Pokręciła głową niezdecydowana. Wahała się. Skandal by ich nie ominął. Dodatkowo problemy finansowe. Ich romans zaczął się gwałtownie. Właśnie z Nottem straciła dziewictwo. Przed Draconem i rodzicami udawała, że wszystko jest w porządku. Aż w końcu Malfoy ją przyłapał. Musiała mu wiele tłumaczyć. I, o dziwo, ją zrozumiał. Nie wierzył w miłość, ale chciał, by ona była szczęśliwa. Dzięki niemu dzisiaj jest. Kochała Theodora bez względu na jego przeszłość. I wierzyła, że on również ją kocha.

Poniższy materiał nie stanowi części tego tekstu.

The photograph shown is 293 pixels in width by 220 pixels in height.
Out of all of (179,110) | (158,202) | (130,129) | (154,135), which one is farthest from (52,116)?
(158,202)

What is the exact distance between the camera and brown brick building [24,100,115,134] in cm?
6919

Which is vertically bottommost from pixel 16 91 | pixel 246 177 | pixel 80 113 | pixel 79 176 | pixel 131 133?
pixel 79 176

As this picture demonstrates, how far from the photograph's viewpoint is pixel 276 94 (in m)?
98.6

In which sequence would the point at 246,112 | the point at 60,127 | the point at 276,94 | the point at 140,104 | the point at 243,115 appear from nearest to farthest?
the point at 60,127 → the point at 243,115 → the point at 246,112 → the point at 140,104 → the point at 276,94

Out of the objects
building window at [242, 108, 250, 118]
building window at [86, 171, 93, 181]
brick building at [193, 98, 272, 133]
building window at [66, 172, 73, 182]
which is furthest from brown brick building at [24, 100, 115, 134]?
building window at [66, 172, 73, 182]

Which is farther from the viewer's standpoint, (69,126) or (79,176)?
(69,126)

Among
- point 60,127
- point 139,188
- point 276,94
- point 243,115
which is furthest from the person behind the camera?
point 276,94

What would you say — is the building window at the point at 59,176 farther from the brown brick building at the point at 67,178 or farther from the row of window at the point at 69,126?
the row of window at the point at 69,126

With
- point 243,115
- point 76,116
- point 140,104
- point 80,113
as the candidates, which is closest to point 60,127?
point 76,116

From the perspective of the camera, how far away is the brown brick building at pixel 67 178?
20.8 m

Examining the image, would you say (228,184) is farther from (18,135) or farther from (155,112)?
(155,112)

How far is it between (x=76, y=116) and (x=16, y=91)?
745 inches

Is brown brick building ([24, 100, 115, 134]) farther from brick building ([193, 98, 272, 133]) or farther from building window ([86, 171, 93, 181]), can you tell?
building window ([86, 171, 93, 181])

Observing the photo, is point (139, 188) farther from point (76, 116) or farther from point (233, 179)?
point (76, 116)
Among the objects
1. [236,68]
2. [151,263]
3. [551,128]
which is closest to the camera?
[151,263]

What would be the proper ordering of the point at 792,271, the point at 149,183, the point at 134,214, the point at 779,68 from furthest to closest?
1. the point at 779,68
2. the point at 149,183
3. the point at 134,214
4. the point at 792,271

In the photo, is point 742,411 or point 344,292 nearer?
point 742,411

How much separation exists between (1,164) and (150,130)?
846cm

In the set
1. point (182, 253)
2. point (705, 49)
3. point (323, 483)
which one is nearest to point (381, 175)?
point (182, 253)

 - Mam te papiery! – Nott podszedł do niej, przerywając jej wspomnienia. Czule uśmiechnął się do widocznego brzucha. Była w czwartym miesiącu. Wkrótce na świat miało przyjść ich dziecko. Owoc miłości. Oboje czekali na to z wytęsknieniem i niczego bardziej nie pragnęli. Wiedziała, że nigdy jej nie zawiedzie. – Myślisz, że sprawa będzie wygrana? Czarownica ma powody, by się mścić. Możliwe nawet, że złamała prawo. Jeśli tak, zostanie zesłana na Riverę. – Rivera była nową wyspą więzienną po obaleniu Azkabanu. Otoczona zaklęciami, pilnowana przez specjalnie szkolonych Aurorów, nie potrzebowała dementorów. Właśnie tam wysłano największych Śmierciożerców. Wyspa była prawdziwym piekłem i nikt nie chciał tam trafić. Dochodziło nawet do częstych walk o życie. Okropne miejsce. Nott był w nim tylko raz i cieszył się, że zdołał zmienić swoje życie. Wyszło mu na lepsze. Miał cudowną i kochającą żonę. Wkrótce zostanie ojcem. Nie żałował decyzji, którą dał mu Dumbledore. Dzięki temu wyszedł na prostą i sobie poradził.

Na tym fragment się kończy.